Crestor is a powerful drug used to treat high cholesterol. However, it can have some unexpected side effects that patients may not be aware of.

The FDA is providing up-to-date information about the risk of serious muscle damage, called rhabdomyolysis, in patients taking Crestor as well as similar drugs, called statins. This is a well-known, rare side effect of all statins. Rhabdomyolysis is a condition in which muscle cells break down. This floods the blood with muscle proteins, sometimes leading to fatal kidney failure.

The FDA has issued a public health advisory to further explain the risks and benefits of the cholesterol-lowering drug Crestor. The drug will now carry a new label that includes new recommended doses for patients at a higher risk of muscle damage, including Asian patients.

"The FDA is committed to providing Americans with the latest and most comprehensive information on the medicines they use," says Steven Galson, MD, MPH, acting director of the Center for Drug Evaluation and Research (CDER). “An FDA advisory on Crestor is part of an ongoing effort to notify the public of potentially significant emerging safety data so that they can make more informed choices about their medical care."

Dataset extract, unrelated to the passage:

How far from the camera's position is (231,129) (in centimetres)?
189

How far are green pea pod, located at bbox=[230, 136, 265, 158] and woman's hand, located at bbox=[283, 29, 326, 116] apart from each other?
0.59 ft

In June 2004, the FDA advised doctors to be careful about how they prescribe Crestor. In January 2005, Crestor's manufacturer, AstraZeneca Pharmaceuticals, reported that a patient died while taking Crestor.

The FDA says extensive review of the large amount of available data indicates that patients taking recommended doses of Crestor have a similar risk of rhabdomyolysis as patients taking other statin drugs. Other available statins include Lipitor, Pravachol, and Zocor.

Crestor's manufacturer is also reminding doctors that they should consider using lower starting doses of Crestor in some individuals. However, this does not eliminate the risk for serious side effects.